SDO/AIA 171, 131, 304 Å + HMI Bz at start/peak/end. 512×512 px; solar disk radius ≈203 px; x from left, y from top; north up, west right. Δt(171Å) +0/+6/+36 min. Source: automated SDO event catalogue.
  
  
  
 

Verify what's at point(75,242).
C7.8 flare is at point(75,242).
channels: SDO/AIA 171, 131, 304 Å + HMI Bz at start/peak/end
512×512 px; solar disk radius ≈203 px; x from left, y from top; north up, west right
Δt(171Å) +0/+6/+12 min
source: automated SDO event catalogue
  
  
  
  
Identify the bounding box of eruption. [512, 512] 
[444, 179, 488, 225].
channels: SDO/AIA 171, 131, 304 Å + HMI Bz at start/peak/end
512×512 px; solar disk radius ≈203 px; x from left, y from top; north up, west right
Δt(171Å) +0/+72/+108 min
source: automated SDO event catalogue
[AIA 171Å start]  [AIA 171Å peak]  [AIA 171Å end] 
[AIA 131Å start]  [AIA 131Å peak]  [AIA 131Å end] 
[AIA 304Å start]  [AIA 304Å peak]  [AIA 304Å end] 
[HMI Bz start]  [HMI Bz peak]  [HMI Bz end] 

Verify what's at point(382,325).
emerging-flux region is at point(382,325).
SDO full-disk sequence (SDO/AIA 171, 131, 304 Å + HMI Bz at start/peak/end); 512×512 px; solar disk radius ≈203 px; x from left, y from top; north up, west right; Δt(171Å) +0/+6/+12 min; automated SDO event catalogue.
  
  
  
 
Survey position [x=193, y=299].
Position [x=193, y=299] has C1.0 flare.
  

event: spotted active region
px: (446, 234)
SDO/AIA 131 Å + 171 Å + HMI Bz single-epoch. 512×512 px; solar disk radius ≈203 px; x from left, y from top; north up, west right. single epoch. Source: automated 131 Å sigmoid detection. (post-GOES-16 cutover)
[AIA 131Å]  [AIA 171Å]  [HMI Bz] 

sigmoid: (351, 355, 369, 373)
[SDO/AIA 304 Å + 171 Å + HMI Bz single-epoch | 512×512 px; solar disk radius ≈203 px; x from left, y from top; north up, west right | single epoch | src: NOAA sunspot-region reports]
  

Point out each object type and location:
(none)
---
Provide an exact transcription of every entry above.

* Answer area
SDO/AIA 171, 131, 304 Å + HMI Bz at start/peak/end. 512×512 px; solar disk radius ≈203 px; x from left, y from top; north up, west right. Δt(171Å) +0/+6/+36 min. Source: automated SDO event catalogue.
  
  
  
 

Verify what's at point(75,242).
C7.8 flare is at point(75,242).
channels: SDO/AIA 171, 131, 304 Å + HMI Bz at start/peak/end
512×512 px; solar disk radius ≈203 px; x from left, y from top; north up, west right
Δt(171Å) +0/+6/+12 min
source: automated SDO event catalogue
  
  
  
  
Identify the bounding box of eruption. [512, 512] 
[444, 179, 488, 225].
channels: SDO/AIA 171, 131, 304 Å + HMI Bz at start/peak/end
512×512 px; solar disk radius ≈203 px; x from left, y from top; north up, west right
Δt(171Å) +0/+72/+108 min
source: automated SDO event catalogue
[AIA 171Å start]  [AIA 171Å peak]  [AIA 171Å end] 
[AIA 131Å start]  [AIA 131Å peak]  [AIA 131Å end] 
[AIA 304Å start]  [AIA 304Å peak]  [AIA 304Å end] 
[HMI Bz start]  [HMI Bz peak]  [HMI Bz end] 

Verify what's at point(382,325).
emerging-flux region is at point(382,325).
SDO full-disk sequence (SDO/AIA 171, 131, 304 Å + HMI Bz at start/peak/end); 512×512 px; solar disk radius ≈203 px; x from left, y from top; north up, west right; Δt(171Å) +0/+6/+12 min; automated SDO event catalogue.
  
  
  
 
Survey position [x=193, y=299].
Position [x=193, y=299] has C1.0 flare.
  

event: spotted active region
px: (446, 234)
SDO/AIA 131 Å + 171 Å + HMI Bz single-epoch. 512×512 px; solar disk radius ≈203 px; x from left, y from top; north up, west right. single epoch. Source: automated 131 Å sigmoid detection. (post-GOES-16 cutover)
[AIA 131Å]  [AIA 171Å]  [HMI Bz] 

sigmoid: (351, 355, 369, 373)
[SDO/AIA 304 Å + 171 Å + HMI Bz single-epoch | 512×512 px; solar disk radius ≈203 px; x from left, y from top; north up, west right | single epoch | src: NOAA sunspot-region reports]
  

Point out each object type and location:
(none)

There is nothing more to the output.